Переход Т-ДНК в одноцепочечную форму начинается с внесения в нее разрывов по обеим фланкирующим ее последовательностям. При этом правая фланкирующая последовательность оказывается на 5'-конце одноцепочечной Т- ДНК, а левая — на 3'-конце. Предполагается, что интеграция Т-ДНК в геном растения зависит от специфических последовательностей, локализованных в правой фланкирующей последовательности, которая содержит повтор длиной 25 п. н. Аналогичный повтор присутствует и в левой последовательности, однако, как показывает делеционный мутагенез, она не принимает участия в интеграции.
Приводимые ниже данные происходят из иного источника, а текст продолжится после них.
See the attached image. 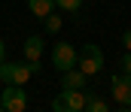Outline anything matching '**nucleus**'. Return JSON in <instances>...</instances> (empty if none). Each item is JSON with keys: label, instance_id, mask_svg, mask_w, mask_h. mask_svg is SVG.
<instances>
[{"label": "nucleus", "instance_id": "7ed1b4c3", "mask_svg": "<svg viewBox=\"0 0 131 112\" xmlns=\"http://www.w3.org/2000/svg\"><path fill=\"white\" fill-rule=\"evenodd\" d=\"M85 94L82 88H61V94L52 100V109L55 112H82L85 109Z\"/></svg>", "mask_w": 131, "mask_h": 112}, {"label": "nucleus", "instance_id": "f03ea898", "mask_svg": "<svg viewBox=\"0 0 131 112\" xmlns=\"http://www.w3.org/2000/svg\"><path fill=\"white\" fill-rule=\"evenodd\" d=\"M76 70H82L85 79H92V76H98L104 70V52H101L98 45H82V52L76 55Z\"/></svg>", "mask_w": 131, "mask_h": 112}, {"label": "nucleus", "instance_id": "dca6fc26", "mask_svg": "<svg viewBox=\"0 0 131 112\" xmlns=\"http://www.w3.org/2000/svg\"><path fill=\"white\" fill-rule=\"evenodd\" d=\"M119 112H131V106H122V109H119Z\"/></svg>", "mask_w": 131, "mask_h": 112}, {"label": "nucleus", "instance_id": "f8f14e48", "mask_svg": "<svg viewBox=\"0 0 131 112\" xmlns=\"http://www.w3.org/2000/svg\"><path fill=\"white\" fill-rule=\"evenodd\" d=\"M55 3H58L61 9H67V12H73V15L82 9V0H55Z\"/></svg>", "mask_w": 131, "mask_h": 112}, {"label": "nucleus", "instance_id": "ddd939ff", "mask_svg": "<svg viewBox=\"0 0 131 112\" xmlns=\"http://www.w3.org/2000/svg\"><path fill=\"white\" fill-rule=\"evenodd\" d=\"M119 70H122V73H131V52H125V55H122V61H119Z\"/></svg>", "mask_w": 131, "mask_h": 112}, {"label": "nucleus", "instance_id": "9d476101", "mask_svg": "<svg viewBox=\"0 0 131 112\" xmlns=\"http://www.w3.org/2000/svg\"><path fill=\"white\" fill-rule=\"evenodd\" d=\"M82 112H110V109H107V103H104L101 97H89V100H85V109H82Z\"/></svg>", "mask_w": 131, "mask_h": 112}, {"label": "nucleus", "instance_id": "2eb2a0df", "mask_svg": "<svg viewBox=\"0 0 131 112\" xmlns=\"http://www.w3.org/2000/svg\"><path fill=\"white\" fill-rule=\"evenodd\" d=\"M3 61H6V42L0 39V64H3Z\"/></svg>", "mask_w": 131, "mask_h": 112}, {"label": "nucleus", "instance_id": "9b49d317", "mask_svg": "<svg viewBox=\"0 0 131 112\" xmlns=\"http://www.w3.org/2000/svg\"><path fill=\"white\" fill-rule=\"evenodd\" d=\"M43 21H46V30H49V34H58V30H61V15L49 12V15H46Z\"/></svg>", "mask_w": 131, "mask_h": 112}, {"label": "nucleus", "instance_id": "1a4fd4ad", "mask_svg": "<svg viewBox=\"0 0 131 112\" xmlns=\"http://www.w3.org/2000/svg\"><path fill=\"white\" fill-rule=\"evenodd\" d=\"M61 85H64V88H82V85H85V73L73 67V70H67V73H64Z\"/></svg>", "mask_w": 131, "mask_h": 112}, {"label": "nucleus", "instance_id": "423d86ee", "mask_svg": "<svg viewBox=\"0 0 131 112\" xmlns=\"http://www.w3.org/2000/svg\"><path fill=\"white\" fill-rule=\"evenodd\" d=\"M110 91L119 106H131V73H116L110 79Z\"/></svg>", "mask_w": 131, "mask_h": 112}, {"label": "nucleus", "instance_id": "39448f33", "mask_svg": "<svg viewBox=\"0 0 131 112\" xmlns=\"http://www.w3.org/2000/svg\"><path fill=\"white\" fill-rule=\"evenodd\" d=\"M0 106L6 112H25L28 109V94L21 85H6L3 94H0Z\"/></svg>", "mask_w": 131, "mask_h": 112}, {"label": "nucleus", "instance_id": "f3484780", "mask_svg": "<svg viewBox=\"0 0 131 112\" xmlns=\"http://www.w3.org/2000/svg\"><path fill=\"white\" fill-rule=\"evenodd\" d=\"M0 112H6V109H3V106H0Z\"/></svg>", "mask_w": 131, "mask_h": 112}, {"label": "nucleus", "instance_id": "0eeeda50", "mask_svg": "<svg viewBox=\"0 0 131 112\" xmlns=\"http://www.w3.org/2000/svg\"><path fill=\"white\" fill-rule=\"evenodd\" d=\"M40 55H43V37L34 34V37L25 39V58L28 61H40Z\"/></svg>", "mask_w": 131, "mask_h": 112}, {"label": "nucleus", "instance_id": "20e7f679", "mask_svg": "<svg viewBox=\"0 0 131 112\" xmlns=\"http://www.w3.org/2000/svg\"><path fill=\"white\" fill-rule=\"evenodd\" d=\"M76 49L70 45V42H64V39H58L55 45H52V67L58 70V73H67V70H73L76 67Z\"/></svg>", "mask_w": 131, "mask_h": 112}, {"label": "nucleus", "instance_id": "4468645a", "mask_svg": "<svg viewBox=\"0 0 131 112\" xmlns=\"http://www.w3.org/2000/svg\"><path fill=\"white\" fill-rule=\"evenodd\" d=\"M122 45H125V52H131V30L122 34Z\"/></svg>", "mask_w": 131, "mask_h": 112}, {"label": "nucleus", "instance_id": "6e6552de", "mask_svg": "<svg viewBox=\"0 0 131 112\" xmlns=\"http://www.w3.org/2000/svg\"><path fill=\"white\" fill-rule=\"evenodd\" d=\"M28 6L37 18H46L49 12H55V0H28Z\"/></svg>", "mask_w": 131, "mask_h": 112}, {"label": "nucleus", "instance_id": "f257e3e1", "mask_svg": "<svg viewBox=\"0 0 131 112\" xmlns=\"http://www.w3.org/2000/svg\"><path fill=\"white\" fill-rule=\"evenodd\" d=\"M40 73V61H3L0 64V79L6 85H28L31 76Z\"/></svg>", "mask_w": 131, "mask_h": 112}]
</instances>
Большинство генов Т-ДНК активируются только после ее встраивания в геном растения. Их продукты и вызывают образование корончатого галла. Гены iaaM и iaaН, известные также как tms1 и tms2 соответственно, кодируют ферменты, принимающие участие в синтезе растительного гормона ауксина (индолилуксусной кислоты). Ген iaaM кодирует фермент триптофан-2-монооксигеназу, которая катализирует превращение триптофана в индолил-3-ацетамид, а ген iaaН — фермент индолил-3-ацетамидгидролазу, катализирующую образование индолилуксусной кислоты из индолил-3-ацетамида (рис. 17.4, А). Кроме того, Т-ДНК несет ген tmr (известный также как ген itp), кодирующий изопентилтрансферазу — фермент, который катализирует присоединение к 5'-АМР изопреноидной боковой цепи с образованием цитокининов изопентениладенина и изопентениладенозинмонофосфата (рис. 17.4, Б). При гидроксилировании этих соединений растительными ферментами образуются цитокинины трансзеатин и трансрибозилзеатин соответственно. И ауксин, и цитокинины регулируют рост и развитие растительной клетки, но, присутствуя в избытке, могут вызывать у растений образование опухолей, таких как корончатый галл. Кроме генов ауксина и цитокинина, Т-ДНК каждой специфической Ti-плазмиды содержит ген, детерминирующий синтез соединения из класса опинов. Опины — это уникальные продукты конденсации амино- и кетокислот или аминокислот и сахаров. Например, при конденсации аргинина и пировиноградной кислоты образуется октопин, аргинина и а-кетоглутаральдегида — нопалин, а бициклического производного глутаминовой кислоты и сахара — агропин (рис. 17.5). Опины синтезируются в корончатом галле, а затем секретируются. Они могут использоваться как источник углерода (а иногда и как источник азота) любой A. tumefaciens, которая несет в Ті-плазмиде ген(ы) катаболизма соответствующего опина (рис. 17.3), локализованные вне Т-ДНК. Большинство других исследованных почвенных микроорганизмов не способны использовать опины как источник углерода. Таким образом, в процессе эволюции выработался уникальный набор механизмов, посредством которых каждый штамм A. tumefaciens генетически трансформирует растительные клетки в «биологические фабрики» по производству соединений углерода, использовать которые могут только сами эти бактерии.

Рис. 17.5. Структурные формулы трех опинов: октопина, нопалина и атропина.